▸ PROMPT:
Every record has to be written out exactly, with no line missing.
- - - - - - -
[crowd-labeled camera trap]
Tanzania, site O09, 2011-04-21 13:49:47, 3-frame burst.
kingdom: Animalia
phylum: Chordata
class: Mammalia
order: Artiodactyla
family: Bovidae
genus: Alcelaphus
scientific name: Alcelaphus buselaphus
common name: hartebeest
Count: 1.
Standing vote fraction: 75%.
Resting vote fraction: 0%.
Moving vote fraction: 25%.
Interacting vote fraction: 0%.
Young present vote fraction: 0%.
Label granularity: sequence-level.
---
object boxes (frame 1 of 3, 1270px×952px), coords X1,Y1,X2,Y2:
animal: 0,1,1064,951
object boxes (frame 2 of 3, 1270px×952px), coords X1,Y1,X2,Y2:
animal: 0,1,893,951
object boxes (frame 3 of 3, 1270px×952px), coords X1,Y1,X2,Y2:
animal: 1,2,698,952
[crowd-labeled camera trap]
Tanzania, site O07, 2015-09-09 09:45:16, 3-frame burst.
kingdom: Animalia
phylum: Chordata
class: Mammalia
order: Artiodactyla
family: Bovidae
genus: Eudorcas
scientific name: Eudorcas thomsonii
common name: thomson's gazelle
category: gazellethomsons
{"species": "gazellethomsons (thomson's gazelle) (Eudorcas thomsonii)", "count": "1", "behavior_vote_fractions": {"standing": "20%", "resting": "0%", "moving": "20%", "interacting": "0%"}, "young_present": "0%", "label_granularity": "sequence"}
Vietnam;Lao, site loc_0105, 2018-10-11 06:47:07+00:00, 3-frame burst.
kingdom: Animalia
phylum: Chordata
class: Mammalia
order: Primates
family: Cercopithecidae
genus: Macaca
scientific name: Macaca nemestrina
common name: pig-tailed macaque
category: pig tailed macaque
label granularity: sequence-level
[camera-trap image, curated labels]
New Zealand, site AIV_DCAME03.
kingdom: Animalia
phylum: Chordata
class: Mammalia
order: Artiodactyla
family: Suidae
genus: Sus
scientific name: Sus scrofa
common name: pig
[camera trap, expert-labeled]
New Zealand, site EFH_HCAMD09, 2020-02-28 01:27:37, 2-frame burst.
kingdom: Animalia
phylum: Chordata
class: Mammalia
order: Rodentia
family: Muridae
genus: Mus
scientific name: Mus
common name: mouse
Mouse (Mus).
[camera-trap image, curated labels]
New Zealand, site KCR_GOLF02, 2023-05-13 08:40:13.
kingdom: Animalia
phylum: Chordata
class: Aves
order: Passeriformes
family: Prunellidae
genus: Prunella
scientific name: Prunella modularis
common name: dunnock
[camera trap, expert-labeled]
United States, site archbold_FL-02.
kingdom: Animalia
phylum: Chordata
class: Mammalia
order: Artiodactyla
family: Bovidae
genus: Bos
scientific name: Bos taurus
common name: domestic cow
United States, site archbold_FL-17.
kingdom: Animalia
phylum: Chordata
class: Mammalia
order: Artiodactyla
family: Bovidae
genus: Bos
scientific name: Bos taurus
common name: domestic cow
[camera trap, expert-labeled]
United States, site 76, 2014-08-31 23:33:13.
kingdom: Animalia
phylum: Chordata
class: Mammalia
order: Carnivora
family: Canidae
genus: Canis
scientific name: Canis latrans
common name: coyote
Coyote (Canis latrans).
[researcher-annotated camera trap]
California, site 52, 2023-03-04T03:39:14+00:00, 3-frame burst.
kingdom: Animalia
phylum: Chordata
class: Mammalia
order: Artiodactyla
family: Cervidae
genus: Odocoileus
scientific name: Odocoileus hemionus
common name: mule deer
- - - - - - -
▸ THE ANSWER:
[crowd-labeled camera trap]
Tanzania, site O09, 2011-04-21 13:49:47, 3-frame burst.
kingdom: Animalia
phylum: Chordata
class: Mammalia
order: Artiodactyla
family: Bovidae
genus: Alcelaphus
scientific name: Alcelaphus buselaphus
common name: hartebeest
Count: 1.
Standing vote fraction: 75%.
Resting vote fraction: 0%.
Moving vote fraction: 25%.
Interacting vote fraction: 0%.
Young present vote fraction: 0%.
Label granularity: sequence-level.
---
object boxes (frame 1 of 3, 1270px×952px), coords X1,Y1,X2,Y2:
animal: 0,1,1064,951
object boxes (frame 2 of 3, 1270px×952px), coords X1,Y1,X2,Y2:
animal: 0,1,893,951
object boxes (frame 3 of 3, 1270px×952px), coords X1,Y1,X2,Y2:
animal: 1,2,698,952
[crowd-labeled camera trap]
Tanzania, site O07, 2015-09-09 09:45:16, 3-frame burst.
kingdom: Animalia
phylum: Chordata
class: Mammalia
order: Artiodactyla
family: Bovidae
genus: Eudorcas
scientific name: Eudorcas thomsonii
common name: thomson's gazelle
category: gazellethomsons
{"species": "gazellethomsons (thomson's gazelle) (Eudorcas thomsonii)", "count": "1", "behavior_vote_fractions": {"standing": "20%", "resting": "0%", "moving": "20%", "interacting": "0%"}, "young_present": "0%", "label_granularity": "sequence"}
Vietnam;Lao, site loc_0105, 2018-10-11 06:47:07+00:00, 3-frame burst.
kingdom: Animalia
phylum: Chordata
class: Mammalia
order: Primates
family: Cercopithecidae
genus: Macaca
scientific name: Macaca nemestrina
common name: pig-tailed macaque
category: pig tailed macaque
label granularity: sequence-level
[camera-trap image, curated labels]
New Zealand, site AIV_DCAME03.
kingdom: Animalia
phylum: Chordata
class: Mammalia
order: Artiodactyla
family: Suidae
genus: Sus
scientific name: Sus scrofa
common name: pig
[camera trap, expert-labeled]
New Zealand, site EFH_HCAMD09, 2020-02-28 01:27:37, 2-frame burst.
kingdom: Animalia
phylum: Chordata
class: Mammalia
order: Rodentia
family: Muridae
genus: Mus
scientific name: Mus
common name: mouse
Mouse (Mus).
[camera-trap image, curated labels]
New Zealand, site KCR_GOLF02, 2023-05-13 08:40:13.
kingdom: Animalia
phylum: Chordata
class: Aves
order: Passeriformes
family: Prunellidae
genus: Prunella
scientific name: Prunella modularis
common name: dunnock
[camera trap, expert-labeled]
United States, site archbold_FL-02.
kingdom: Animalia
phylum: Chordata
class: Mammalia
order: Artiodactyla
family: Bovidae
genus: Bos
scientific name: Bos taurus
common name: domestic cow
United States, site archbold_FL-17.
kingdom: Animalia
phylum: Chordata
class: Mammalia
order: Artiodactyla
family: Bovidae
genus: Bos
scientific name: Bos taurus
common name: domestic cow
[camera trap, expert-labeled]
United States, site 76, 2014-08-31 23:33:13.
kingdom: Animalia
phylum: Chordata
class: Mammalia
order: Carnivora
family: Canidae
genus: Canis
scientific name: Canis latrans
common name: coyote
Coyote (Canis latrans).
[researcher-annotated camera trap]
California, site 52, 2023-03-04T03:39:14+00:00, 3-frame burst.
kingdom: Animalia
phylum: Chordata
class: Mammalia
order: Artiodactyla
family: Cervidae
genus: Odocoileus
scientific name: Odocoileus hemionus
common name: mule deer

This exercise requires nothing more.